Answer
a)
$V=31.25\cos(25t)\ V$
b)
$V=-125\cos(50t+\pi/2)=125\cos(50t-\pi/2)\ V$
c)
$V=625\cos(50t+5\pi/6)\ V$
d)
$V=-50\cos(50t+5\pi/6)=50\cos(50t-\pi/6)\ V$
Work Step by Step
given an inductor $L=250\ mH = 250\times 10^{-3}\ H$, we are required to find the voltages.
a) for current $i_c(t)=5\sin(25t)\ A$
the frequency is $\omega = 25\ Hz$
the impedance of the inductor $Z=j\omega L=j\times 25\times 250\times 10^{-3}=j6.25\ \Omega $
the voltage is
$V=I\times Z=(5\sin(25t))\times (j6.25)$
convert $sin$ to $cos$
$V=(5\cos(\pi/2-25t))\times (j6.25)$
using identity $cos(x)=cos(-x)$
$V=(5\cos(25t-\pi/2))\times (j6.25)$
convert to polar form
$V=(5\angle- 90^{\circ})\times (6.25\angle90^{\circ})$
(note: remember that $ j = 1 \angle90^{\circ}$)
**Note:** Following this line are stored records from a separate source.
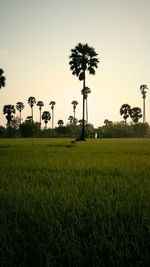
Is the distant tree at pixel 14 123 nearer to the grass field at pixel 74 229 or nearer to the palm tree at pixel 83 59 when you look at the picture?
the palm tree at pixel 83 59

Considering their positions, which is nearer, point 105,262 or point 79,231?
point 105,262

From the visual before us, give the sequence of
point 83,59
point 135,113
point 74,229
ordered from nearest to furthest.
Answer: point 74,229, point 83,59, point 135,113

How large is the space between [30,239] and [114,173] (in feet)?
25.7

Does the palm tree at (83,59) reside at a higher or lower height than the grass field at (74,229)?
higher

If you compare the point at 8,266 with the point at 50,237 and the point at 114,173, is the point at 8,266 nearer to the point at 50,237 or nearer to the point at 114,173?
the point at 50,237

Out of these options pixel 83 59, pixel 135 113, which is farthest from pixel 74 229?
pixel 135 113

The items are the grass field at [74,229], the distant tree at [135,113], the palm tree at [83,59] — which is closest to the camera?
the grass field at [74,229]

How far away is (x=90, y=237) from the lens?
469 centimetres

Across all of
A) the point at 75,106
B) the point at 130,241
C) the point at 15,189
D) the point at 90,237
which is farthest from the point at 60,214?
the point at 75,106

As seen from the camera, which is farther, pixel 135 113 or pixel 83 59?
pixel 135 113

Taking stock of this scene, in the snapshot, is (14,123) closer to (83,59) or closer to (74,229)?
(83,59)

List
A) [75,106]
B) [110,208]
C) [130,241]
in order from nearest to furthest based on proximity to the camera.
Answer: [130,241], [110,208], [75,106]

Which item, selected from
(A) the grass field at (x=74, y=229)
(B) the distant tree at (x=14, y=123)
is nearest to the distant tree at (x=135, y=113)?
(B) the distant tree at (x=14, y=123)

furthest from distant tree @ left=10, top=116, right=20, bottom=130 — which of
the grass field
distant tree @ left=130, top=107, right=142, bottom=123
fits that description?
the grass field
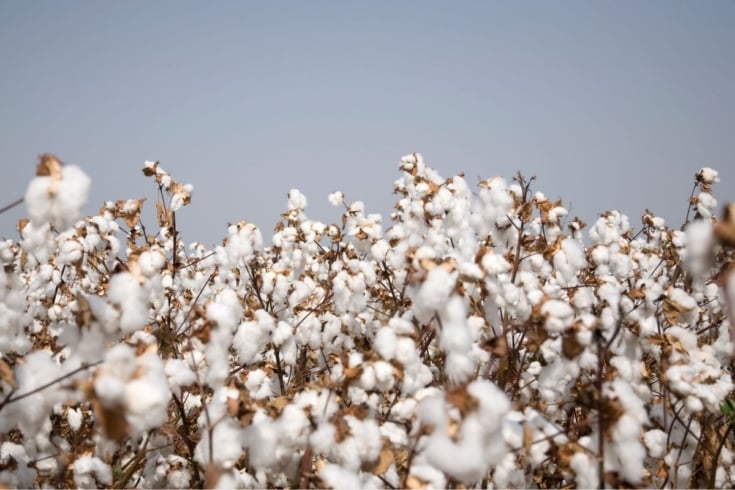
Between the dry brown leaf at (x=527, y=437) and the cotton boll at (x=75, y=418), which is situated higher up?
the cotton boll at (x=75, y=418)

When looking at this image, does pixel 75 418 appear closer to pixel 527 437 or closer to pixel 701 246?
pixel 527 437

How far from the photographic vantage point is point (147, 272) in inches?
96.3

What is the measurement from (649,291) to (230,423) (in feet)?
7.11

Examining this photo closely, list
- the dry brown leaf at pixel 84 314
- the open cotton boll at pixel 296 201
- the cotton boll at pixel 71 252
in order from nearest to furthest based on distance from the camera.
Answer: the dry brown leaf at pixel 84 314 < the cotton boll at pixel 71 252 < the open cotton boll at pixel 296 201

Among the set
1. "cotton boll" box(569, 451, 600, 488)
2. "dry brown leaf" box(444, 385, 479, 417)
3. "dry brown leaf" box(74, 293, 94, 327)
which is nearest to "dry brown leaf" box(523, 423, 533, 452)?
"cotton boll" box(569, 451, 600, 488)

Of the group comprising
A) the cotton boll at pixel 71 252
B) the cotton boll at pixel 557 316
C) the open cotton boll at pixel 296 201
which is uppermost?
the open cotton boll at pixel 296 201

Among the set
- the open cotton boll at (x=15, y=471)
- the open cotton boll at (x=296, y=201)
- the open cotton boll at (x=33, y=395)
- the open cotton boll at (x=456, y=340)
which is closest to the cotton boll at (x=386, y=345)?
the open cotton boll at (x=456, y=340)

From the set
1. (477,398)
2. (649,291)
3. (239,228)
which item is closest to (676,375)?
(649,291)

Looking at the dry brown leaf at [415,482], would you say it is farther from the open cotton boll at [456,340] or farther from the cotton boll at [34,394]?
the cotton boll at [34,394]

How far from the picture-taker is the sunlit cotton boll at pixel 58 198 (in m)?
1.74

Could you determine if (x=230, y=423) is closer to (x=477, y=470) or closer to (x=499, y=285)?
(x=477, y=470)

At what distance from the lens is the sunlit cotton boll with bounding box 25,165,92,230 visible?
174cm

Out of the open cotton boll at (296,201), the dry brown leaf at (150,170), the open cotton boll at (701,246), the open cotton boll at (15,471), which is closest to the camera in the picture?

$V=5\times 6.25 \ \angle(90-90)^{\circ}$
$V=31.25\ \angle0^{\circ}\ V$
convert back to Cartesian form and answer is
$$V=31.25\cos(25t)\ V$$
b) for current $i_c(t)=-10\cos(50t)\ A$
the frequency is $\omega = 50 \ Hz$
the impedance of the inductor $Z=j\omega L=j\times 50\times 250\times 10^{-3}=j12.5\ \Omega $
the voltage is
$$V=I\times Z=(-10\cos(50t))\times (j12.5)=-125\cos(50t+\pi/2)\ V$$
(note: $ j $ shifts a cosine by $90^{\circ}$)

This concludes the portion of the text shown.